(RECORDS SHOWN)

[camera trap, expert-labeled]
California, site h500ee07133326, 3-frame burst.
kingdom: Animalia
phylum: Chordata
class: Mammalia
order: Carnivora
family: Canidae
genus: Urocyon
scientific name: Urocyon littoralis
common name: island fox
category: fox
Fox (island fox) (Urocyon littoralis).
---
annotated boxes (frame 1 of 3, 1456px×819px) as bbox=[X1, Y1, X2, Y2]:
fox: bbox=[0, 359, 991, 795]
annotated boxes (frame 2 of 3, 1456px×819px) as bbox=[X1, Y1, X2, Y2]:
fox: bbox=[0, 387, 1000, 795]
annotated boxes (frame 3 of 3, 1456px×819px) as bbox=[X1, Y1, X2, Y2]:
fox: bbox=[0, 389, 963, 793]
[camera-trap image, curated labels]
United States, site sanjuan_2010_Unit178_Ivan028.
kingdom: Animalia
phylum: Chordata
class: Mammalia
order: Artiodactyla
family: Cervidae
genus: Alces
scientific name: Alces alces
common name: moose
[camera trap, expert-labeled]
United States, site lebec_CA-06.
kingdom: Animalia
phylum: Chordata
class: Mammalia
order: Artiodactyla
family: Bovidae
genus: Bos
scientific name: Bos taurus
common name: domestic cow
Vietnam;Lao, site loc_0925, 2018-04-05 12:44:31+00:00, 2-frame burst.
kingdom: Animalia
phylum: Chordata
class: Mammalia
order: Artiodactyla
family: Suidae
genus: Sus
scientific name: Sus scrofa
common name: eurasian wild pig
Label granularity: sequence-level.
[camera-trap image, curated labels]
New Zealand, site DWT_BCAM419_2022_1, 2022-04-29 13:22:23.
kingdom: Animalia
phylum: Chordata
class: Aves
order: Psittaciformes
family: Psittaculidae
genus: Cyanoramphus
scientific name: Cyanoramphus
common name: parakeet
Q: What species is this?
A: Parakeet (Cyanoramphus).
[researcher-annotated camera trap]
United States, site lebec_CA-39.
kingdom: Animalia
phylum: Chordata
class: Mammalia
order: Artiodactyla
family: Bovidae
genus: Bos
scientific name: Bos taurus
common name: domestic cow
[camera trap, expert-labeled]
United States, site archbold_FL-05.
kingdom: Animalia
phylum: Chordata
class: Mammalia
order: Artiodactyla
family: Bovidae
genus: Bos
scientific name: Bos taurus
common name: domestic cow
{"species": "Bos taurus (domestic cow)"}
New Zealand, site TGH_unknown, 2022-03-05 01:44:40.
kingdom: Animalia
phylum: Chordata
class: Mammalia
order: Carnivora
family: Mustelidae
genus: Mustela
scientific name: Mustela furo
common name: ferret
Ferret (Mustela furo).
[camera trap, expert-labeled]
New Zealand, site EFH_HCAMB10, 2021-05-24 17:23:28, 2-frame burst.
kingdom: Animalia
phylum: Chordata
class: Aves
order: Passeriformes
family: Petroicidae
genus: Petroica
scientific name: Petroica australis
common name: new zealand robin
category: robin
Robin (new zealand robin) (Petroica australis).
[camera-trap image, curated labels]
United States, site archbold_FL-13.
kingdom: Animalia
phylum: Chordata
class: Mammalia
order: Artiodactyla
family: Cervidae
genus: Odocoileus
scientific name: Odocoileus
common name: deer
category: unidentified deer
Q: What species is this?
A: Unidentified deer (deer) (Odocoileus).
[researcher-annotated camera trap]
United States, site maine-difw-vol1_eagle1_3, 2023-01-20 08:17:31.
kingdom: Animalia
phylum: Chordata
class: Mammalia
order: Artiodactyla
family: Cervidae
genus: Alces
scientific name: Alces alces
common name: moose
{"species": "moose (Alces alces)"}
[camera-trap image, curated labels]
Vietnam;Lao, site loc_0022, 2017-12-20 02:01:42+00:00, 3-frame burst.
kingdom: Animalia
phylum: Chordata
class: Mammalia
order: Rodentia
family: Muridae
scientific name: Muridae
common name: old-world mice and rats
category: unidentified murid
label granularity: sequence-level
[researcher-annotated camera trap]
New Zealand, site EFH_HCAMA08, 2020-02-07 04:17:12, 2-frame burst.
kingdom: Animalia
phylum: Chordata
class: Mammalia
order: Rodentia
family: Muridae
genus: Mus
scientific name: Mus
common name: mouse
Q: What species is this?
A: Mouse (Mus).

(EXERCISE AIM) Considering the entries above, how many lines contain "United"? Give that number with nothing else.

(EXERCISE OUTPUT) 6